▶ [ACTIVITY]: When you print the material, keep every line identical to the original.

▶ [INFORMATION SHOWN]:

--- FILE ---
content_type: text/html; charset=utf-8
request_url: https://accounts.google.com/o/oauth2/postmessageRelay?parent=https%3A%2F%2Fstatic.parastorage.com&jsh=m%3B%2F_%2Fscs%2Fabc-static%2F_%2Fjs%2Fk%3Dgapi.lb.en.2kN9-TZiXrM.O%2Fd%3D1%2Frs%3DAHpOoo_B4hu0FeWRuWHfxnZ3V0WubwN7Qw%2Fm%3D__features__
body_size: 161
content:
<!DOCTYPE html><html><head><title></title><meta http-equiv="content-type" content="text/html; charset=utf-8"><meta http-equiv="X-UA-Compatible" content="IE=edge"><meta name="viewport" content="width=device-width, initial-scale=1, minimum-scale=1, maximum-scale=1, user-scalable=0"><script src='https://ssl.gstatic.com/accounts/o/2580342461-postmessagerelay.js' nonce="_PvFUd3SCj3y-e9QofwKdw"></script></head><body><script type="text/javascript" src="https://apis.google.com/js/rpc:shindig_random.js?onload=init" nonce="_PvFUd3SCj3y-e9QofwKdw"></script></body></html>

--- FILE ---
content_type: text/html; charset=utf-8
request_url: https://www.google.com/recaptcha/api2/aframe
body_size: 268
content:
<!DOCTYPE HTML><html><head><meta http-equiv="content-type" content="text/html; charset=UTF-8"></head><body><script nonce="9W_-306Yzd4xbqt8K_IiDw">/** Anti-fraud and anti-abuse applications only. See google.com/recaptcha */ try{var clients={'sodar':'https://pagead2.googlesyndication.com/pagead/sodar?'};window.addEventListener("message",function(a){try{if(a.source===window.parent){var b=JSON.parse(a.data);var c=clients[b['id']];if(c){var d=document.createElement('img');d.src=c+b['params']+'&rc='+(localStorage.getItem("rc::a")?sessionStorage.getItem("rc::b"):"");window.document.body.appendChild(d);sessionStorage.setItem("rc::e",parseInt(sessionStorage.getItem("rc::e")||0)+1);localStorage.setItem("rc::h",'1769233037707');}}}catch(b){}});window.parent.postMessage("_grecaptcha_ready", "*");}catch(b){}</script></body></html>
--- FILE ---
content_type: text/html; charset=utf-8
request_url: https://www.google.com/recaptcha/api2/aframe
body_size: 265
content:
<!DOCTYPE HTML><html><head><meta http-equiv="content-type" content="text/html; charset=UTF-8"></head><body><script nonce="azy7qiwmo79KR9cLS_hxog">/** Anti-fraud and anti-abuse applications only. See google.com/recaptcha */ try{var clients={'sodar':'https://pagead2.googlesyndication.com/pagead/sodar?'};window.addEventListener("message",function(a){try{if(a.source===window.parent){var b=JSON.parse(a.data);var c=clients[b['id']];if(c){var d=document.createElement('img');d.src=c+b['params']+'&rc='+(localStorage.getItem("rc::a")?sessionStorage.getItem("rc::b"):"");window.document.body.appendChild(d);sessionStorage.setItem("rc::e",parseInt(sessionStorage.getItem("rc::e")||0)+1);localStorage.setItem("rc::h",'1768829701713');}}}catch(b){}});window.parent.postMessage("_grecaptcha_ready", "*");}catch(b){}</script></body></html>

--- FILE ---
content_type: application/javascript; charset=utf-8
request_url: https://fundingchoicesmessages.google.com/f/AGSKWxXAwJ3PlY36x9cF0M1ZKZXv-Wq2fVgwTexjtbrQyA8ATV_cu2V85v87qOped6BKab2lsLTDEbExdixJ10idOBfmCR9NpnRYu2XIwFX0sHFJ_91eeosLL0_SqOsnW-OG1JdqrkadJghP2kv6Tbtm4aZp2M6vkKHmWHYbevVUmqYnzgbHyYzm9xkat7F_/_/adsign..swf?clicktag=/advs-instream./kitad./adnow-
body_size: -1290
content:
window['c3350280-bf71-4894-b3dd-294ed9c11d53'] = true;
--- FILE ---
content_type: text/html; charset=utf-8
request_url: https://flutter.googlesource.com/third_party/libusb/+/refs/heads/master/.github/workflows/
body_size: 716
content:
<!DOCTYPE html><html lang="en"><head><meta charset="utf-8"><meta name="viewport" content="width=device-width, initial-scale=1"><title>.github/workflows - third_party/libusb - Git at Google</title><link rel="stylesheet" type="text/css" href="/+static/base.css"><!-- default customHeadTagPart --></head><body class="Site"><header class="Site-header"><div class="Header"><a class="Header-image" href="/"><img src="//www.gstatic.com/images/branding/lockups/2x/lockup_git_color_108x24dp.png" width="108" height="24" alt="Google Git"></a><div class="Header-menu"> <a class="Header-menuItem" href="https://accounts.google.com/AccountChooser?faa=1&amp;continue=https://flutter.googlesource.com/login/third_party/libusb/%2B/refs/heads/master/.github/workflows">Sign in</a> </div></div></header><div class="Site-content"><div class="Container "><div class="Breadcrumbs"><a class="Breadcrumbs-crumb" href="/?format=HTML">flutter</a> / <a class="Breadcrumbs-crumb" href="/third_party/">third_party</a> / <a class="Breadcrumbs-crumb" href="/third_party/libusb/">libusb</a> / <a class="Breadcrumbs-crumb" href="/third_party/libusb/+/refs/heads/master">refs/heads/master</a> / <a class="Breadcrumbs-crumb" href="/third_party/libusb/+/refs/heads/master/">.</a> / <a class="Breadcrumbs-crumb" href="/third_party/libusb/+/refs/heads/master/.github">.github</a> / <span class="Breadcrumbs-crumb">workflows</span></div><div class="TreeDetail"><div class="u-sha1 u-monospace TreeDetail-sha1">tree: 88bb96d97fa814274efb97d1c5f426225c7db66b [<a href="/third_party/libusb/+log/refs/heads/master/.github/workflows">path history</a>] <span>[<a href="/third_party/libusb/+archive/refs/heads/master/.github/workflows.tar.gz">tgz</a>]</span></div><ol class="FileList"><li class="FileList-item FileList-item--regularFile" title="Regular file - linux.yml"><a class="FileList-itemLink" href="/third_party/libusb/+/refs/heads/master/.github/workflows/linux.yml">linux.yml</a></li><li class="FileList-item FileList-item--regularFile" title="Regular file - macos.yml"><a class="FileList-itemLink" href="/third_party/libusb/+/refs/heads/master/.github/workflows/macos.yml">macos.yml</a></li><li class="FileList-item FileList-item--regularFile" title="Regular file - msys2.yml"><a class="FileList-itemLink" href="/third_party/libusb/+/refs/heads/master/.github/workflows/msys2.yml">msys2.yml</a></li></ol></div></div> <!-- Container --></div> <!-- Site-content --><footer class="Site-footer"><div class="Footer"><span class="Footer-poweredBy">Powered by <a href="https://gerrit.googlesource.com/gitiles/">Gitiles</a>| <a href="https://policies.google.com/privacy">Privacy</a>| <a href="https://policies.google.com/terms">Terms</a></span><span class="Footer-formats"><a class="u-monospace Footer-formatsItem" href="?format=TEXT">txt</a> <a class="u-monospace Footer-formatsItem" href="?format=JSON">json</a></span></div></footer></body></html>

▶ [RESPONSE BELOW]:
--- FILE ---
content_type: text/html; charset=utf-8
request_url: https://accounts.google.com/o/oauth2/postmessageRelay?parent=https%3A%2F%2Fstatic.parastorage.com&jsh=m%3B%2F_%2Fscs%2Fabc-static%2F_%2Fjs%2Fk%3Dgapi.lb.en.2kN9-TZiXrM.O%2Fd%3D1%2Frs%3DAHpOoo_B4hu0FeWRuWHfxnZ3V0WubwN7Qw%2Fm%3D__features__
body_size: 161
content:
<!DOCTYPE html><html><head><title></title><meta http-equiv="content-type" content="text/html; charset=utf-8"><meta http-equiv="X-UA-Compatible" content="IE=edge"><meta name="viewport" content="width=device-width, initial-scale=1, minimum-scale=1, maximum-scale=1, user-scalable=0"><script src='https://ssl.gstatic.com/accounts/o/2580342461-postmessagerelay.js' nonce="_PvFUd3SCj3y-e9QofwKdw"></script></head><body><script type="text/javascript" src="https://apis.google.com/js/rpc:shindig_random.js?onload=init" nonce="_PvFUd3SCj3y-e9QofwKdw"></script></body></html>

--- FILE ---
content_type: text/html; charset=utf-8
request_url: https://www.google.com/recaptcha/api2/aframe
body_size: 268
content:
<!DOCTYPE HTML><html><head><meta http-equiv="content-type" content="text/html; charset=UTF-8"></head><body><script nonce="9W_-306Yzd4xbqt8K_IiDw">/** Anti-fraud and anti-abuse applications only. See google.com/recaptcha */ try{var clients={'sodar':'https://pagead2.googlesyndication.com/pagead/sodar?'};window.addEventListener("message",function(a){try{if(a.source===window.parent){var b=JSON.parse(a.data);var c=clients[b['id']];if(c){var d=document.createElement('img');d.src=c+b['params']+'&rc='+(localStorage.getItem("rc::a")?sessionStorage.getItem("rc::b"):"");window.document.body.appendChild(d);sessionStorage.setItem("rc::e",parseInt(sessionStorage.getItem("rc::e")||0)+1);localStorage.setItem("rc::h",'1769233037707');}}}catch(b){}});window.parent.postMessage("_grecaptcha_ready", "*");}catch(b){}</script></body></html>
--- FILE ---
content_type: text/html; charset=utf-8
request_url: https://www.google.com/recaptcha/api2/aframe
body_size: 265
content:
<!DOCTYPE HTML><html><head><meta http-equiv="content-type" content="text/html; charset=UTF-8"></head><body><script nonce="azy7qiwmo79KR9cLS_hxog">/** Anti-fraud and anti-abuse applications only. See google.com/recaptcha */ try{var clients={'sodar':'https://pagead2.googlesyndication.com/pagead/sodar?'};window.addEventListener("message",function(a){try{if(a.source===window.parent){var b=JSON.parse(a.data);var c=clients[b['id']];if(c){var d=document.createElement('img');d.src=c+b['params']+'&rc='+(localStorage.getItem("rc::a")?sessionStorage.getItem("rc::b"):"");window.document.body.appendChild(d);sessionStorage.setItem("rc::e",parseInt(sessionStorage.getItem("rc::e")||0)+1);localStorage.setItem("rc::h",'1768829701713');}}}catch(b){}});window.parent.postMessage("_grecaptcha_ready", "*");}catch(b){}</script></body></html>

--- FILE ---
content_type: application/javascript; charset=utf-8
request_url: https://fundingchoicesmessages.google.com/f/AGSKWxXAwJ3PlY36x9cF0M1ZKZXv-Wq2fVgwTexjtbrQyA8ATV_cu2V85v87qOped6BKab2lsLTDEbExdixJ10idOBfmCR9NpnRYu2XIwFX0sHFJ_91eeosLL0_SqOsnW-OG1JdqrkadJghP2kv6Tbtm4aZp2M6vkKHmWHYbevVUmqYnzgbHyYzm9xkat7F_/_/adsign..swf?clicktag=/advs-instream./kitad./adnow-
body_size: -1290
content:
window['c3350280-bf71-4894-b3dd-294ed9c11d53'] = true;
--- FILE ---
content_type: text/html; charset=utf-8
request_url: https://flutter.googlesource.com/third_party/libusb/+/refs/heads/master/.github/workflows/
body_size: 716
content:
<!DOCTYPE html><html lang="en"><head><meta charset="utf-8"><meta name="viewport" content="width=device-width, initial-scale=1"><title>.github/workflows - third_party/libusb - Git at Google</title><link rel="stylesheet" type="text/css" href="/+static/base.css"><!-- default customHeadTagPart --></head><body class="Site"><header class="Site-header"><div class="Header"><a class="Header-image" href="/"><img src="//www.gstatic.com/images/branding/lockups/2x/lockup_git_color_108x24dp.png" width="108" height="24" alt="Google Git"></a><div class="Header-menu"> <a class="Header-menuItem" href="https://accounts.google.com/AccountChooser?faa=1&amp;continue=https://flutter.googlesource.com/login/third_party/libusb/%2B/refs/heads/master/.github/workflows">Sign in</a> </div></div></header><div class="Site-content"><div class="Container "><div class="Breadcrumbs"><a class="Breadcrumbs-crumb" href="/?format=HTML">flutter</a> / <a class="Breadcrumbs-crumb" href="/third_party/">third_party</a> / <a class="Breadcrumbs-crumb" href="/third_party/libusb/">libusb</a> / <a class="Breadcrumbs-crumb" href="/third_party/libusb/+/refs/heads/master">refs/heads/master</a> / <a class="Breadcrumbs-crumb" href="/third_party/libusb/+/refs/heads/master/">.</a> / <a class="Breadcrumbs-crumb" href="/third_party/libusb/+/refs/heads/master/.github">.github</a> / <span class="Breadcrumbs-crumb">workflows</span></div><div class="TreeDetail"><div class="u-sha1 u-monospace TreeDetail-sha1">tree: 88bb96d97fa814274efb97d1c5f426225c7db66b [<a href="/third_party/libusb/+log/refs/heads/master/.github/workflows">path history</a>] <span>[<a href="/third_party/libusb/+archive/refs/heads/master/.github/workflows.tar.gz">tgz</a>]</span></div><ol class="FileList"><li class="FileList-item FileList-item--regularFile" title="Regular file - linux.yml"><a class="FileList-itemLink" href="/third_party/libusb/+/refs/heads/master/.github/workflows/linux.yml">linux.yml</a></li><li class="FileList-item FileList-item--regularFile" title="Regular file - macos.yml"><a class="FileList-itemLink" href="/third_party/libusb/+/refs/heads/master/.github/workflows/macos.yml">macos.yml</a></li><li class="FileList-item FileList-item--regularFile" title="Regular file - msys2.yml"><a class="FileList-itemLink" href="/third_party/libusb/+/refs/heads/master/.github/workflows/msys2.yml">msys2.yml</a></li></ol></div></div> <!-- Container --></div> <!-- Site-content --><footer class="Site-footer"><div class="Footer"><span class="Footer-poweredBy">Powered by <a href="https://gerrit.googlesource.com/gitiles/">Gitiles</a>| <a href="https://policies.google.com/privacy">Privacy</a>| <a href="https://policies.google.com/terms">Terms</a></span><span class="Footer-formats"><a class="u-monospace Footer-formatsItem" href="?format=TEXT">txt</a> <a class="u-monospace Footer-formatsItem" href="?format=JSON">json</a></span></div></footer></body></html>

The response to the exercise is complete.